43 The first
related to geometrical patterns (form-constants) which he divided into four classes: (i) grating, lattice, checkerboard; (ii) cobweb; (iii) tunnel, funnel; (iv) spiral. The second related to the perceptual reduplication of objects (polyopia) and changes in perceived size or shape, a syndrome he tentatively linked to visual-vestibular interactions. The third related to changes in the composition of objects with displacements or rearrangements Inhibitors,research,lifescience,medical of object features. He argued that the three symptom patterns were found in a range of clinical disorders and reflected undefined neurobiological click here mechanisms. Although it never developed into a clinical classificatory scheme, the importance of the work is Klüver’s Inhibitors,research,lifescience,medical Gestalt psychological perspective, viewing visual hallucinations as one of several variants of visual perceptual experience, a position entirely consistent with emerging neuroscientific evidence (see below). Visual hallucinatory syndrome: present Today’s clinical
approach to visual hallucinations is Inhibitors,research,lifescience,medical very much as it was in 1936, visual hallucinations being conceived as a unitary pathological symptom distinct from illusions. De Morsier’s convention of defining visual hallucinatory syndromes by the neurological and psychiatric context in which the hallucinations are found is still followed for many conditions (eg, PD, DLB, or peduncular lesions). However, with no consensus as to the cause of CBS hallucinations, Inhibitors,research,lifescience,medical in the 1980s a novel approach was formulated that looked back to the classical phenomenological tradition. Phenomenological Charles Bonnet syndrome Until the 1980s, the CBS eponym and its surrounding debate remained entirely within the French neurological and psychiatric literature.
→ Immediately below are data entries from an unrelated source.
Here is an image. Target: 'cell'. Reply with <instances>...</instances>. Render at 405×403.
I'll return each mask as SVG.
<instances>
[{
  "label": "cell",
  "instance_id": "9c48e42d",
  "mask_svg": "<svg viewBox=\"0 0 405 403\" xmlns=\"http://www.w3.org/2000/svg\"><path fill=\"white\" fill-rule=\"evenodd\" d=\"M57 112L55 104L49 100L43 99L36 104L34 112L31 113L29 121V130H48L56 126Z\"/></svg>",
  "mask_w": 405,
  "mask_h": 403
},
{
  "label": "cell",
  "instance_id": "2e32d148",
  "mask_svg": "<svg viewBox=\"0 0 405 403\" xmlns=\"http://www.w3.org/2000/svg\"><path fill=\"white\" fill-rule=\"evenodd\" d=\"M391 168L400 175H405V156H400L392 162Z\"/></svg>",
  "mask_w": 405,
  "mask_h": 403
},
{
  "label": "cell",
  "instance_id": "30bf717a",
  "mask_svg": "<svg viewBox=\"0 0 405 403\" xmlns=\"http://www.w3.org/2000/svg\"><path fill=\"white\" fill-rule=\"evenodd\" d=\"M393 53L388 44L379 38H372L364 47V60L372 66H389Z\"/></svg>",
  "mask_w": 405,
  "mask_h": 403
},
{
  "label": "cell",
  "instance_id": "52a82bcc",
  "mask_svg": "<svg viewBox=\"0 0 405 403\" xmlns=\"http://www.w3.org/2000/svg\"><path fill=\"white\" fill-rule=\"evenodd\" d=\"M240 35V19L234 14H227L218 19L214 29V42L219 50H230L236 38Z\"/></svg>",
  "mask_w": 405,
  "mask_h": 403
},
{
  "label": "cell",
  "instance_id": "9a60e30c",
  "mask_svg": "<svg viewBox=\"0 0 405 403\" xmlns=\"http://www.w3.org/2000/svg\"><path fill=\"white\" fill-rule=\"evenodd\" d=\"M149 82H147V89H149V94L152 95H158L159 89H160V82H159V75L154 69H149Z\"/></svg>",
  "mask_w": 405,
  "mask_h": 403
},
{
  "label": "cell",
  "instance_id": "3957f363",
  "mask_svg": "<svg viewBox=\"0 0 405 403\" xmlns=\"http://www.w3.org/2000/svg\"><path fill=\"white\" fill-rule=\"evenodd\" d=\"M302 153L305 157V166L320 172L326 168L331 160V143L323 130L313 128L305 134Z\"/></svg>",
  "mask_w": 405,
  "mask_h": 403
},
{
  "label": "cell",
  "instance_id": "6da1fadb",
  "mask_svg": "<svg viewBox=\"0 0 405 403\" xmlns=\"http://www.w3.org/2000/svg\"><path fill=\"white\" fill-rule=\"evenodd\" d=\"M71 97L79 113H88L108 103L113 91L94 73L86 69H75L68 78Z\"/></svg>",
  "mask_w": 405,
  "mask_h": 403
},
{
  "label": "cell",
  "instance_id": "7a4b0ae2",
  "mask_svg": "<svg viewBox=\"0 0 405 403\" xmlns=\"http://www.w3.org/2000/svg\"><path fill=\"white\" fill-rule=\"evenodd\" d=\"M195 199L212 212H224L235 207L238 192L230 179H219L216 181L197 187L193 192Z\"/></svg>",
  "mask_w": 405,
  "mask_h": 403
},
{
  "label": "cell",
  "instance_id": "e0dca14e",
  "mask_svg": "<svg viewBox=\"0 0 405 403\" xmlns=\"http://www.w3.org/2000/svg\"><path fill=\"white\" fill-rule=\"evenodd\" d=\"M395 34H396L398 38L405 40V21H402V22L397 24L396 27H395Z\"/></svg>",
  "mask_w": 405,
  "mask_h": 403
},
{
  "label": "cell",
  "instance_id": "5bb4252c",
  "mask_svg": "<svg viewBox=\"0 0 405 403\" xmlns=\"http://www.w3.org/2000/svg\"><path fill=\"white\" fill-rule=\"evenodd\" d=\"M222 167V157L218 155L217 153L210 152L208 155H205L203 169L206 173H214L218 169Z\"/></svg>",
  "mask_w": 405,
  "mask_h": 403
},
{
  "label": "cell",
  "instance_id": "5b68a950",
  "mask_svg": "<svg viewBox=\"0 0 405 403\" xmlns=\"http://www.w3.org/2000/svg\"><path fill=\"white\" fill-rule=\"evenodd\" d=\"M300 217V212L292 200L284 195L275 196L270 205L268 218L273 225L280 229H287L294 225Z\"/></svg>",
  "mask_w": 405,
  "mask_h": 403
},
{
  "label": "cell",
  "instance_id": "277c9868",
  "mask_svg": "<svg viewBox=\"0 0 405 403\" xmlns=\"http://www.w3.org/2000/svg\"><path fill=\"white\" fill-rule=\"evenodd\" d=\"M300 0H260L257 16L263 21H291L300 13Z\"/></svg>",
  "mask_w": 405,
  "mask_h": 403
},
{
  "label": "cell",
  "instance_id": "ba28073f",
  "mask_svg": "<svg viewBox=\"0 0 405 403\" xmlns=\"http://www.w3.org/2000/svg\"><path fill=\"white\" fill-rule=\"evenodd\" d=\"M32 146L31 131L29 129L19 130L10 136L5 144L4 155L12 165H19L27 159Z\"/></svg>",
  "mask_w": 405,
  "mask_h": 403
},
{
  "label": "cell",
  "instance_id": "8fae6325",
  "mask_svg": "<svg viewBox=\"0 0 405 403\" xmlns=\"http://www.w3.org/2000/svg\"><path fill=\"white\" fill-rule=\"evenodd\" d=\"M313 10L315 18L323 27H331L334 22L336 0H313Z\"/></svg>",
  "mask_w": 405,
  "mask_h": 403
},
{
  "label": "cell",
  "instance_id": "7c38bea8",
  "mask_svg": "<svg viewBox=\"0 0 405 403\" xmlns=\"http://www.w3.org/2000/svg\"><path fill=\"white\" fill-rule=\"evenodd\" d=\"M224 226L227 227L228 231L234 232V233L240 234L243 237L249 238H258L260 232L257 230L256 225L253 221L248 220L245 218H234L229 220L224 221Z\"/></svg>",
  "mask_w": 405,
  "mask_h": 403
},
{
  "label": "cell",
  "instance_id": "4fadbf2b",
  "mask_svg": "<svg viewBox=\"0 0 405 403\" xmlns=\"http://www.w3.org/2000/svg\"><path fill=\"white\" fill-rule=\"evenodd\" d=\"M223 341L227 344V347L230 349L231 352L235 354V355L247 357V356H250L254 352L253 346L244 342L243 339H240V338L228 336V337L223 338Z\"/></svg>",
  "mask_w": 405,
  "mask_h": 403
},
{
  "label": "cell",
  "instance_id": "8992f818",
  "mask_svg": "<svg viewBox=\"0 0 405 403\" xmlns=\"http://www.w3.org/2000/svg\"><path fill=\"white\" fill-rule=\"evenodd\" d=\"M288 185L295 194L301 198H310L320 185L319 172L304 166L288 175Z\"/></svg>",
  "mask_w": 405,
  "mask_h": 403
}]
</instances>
However, in 1982, two groups of British psychiatrists, by introducing the syndrome to a wider international audience, initiated the modern era of visual hallucinatory syndromes.44,45 One group, Berrios and Brook, presented a history Inhibitors,research,lifescience,medical of CBS in preparation for a survey of visual perceptual problems
in the elderly published 2 years later.46 The other, Damas-Mora et al, wanted to raise awareness of the syndrome to “obviate mistaken crotamiton psychiatric diagnosis.” Through translated extracts from the classical French literature, Damas-Mora et al abstracted core phenomenological features including hallucination content (simple and complex forms), their onset and temporal evolution, duration, relation to insight and, echoing Leroy’s Lilliputian syndrome, their association with a pleasant emotional tone. However, DamasMora et al’s most important contribution was the implicit recognition that there might be more than one type of visual hallucination and that pure clinical forms might be revealed by excluding certain disorders.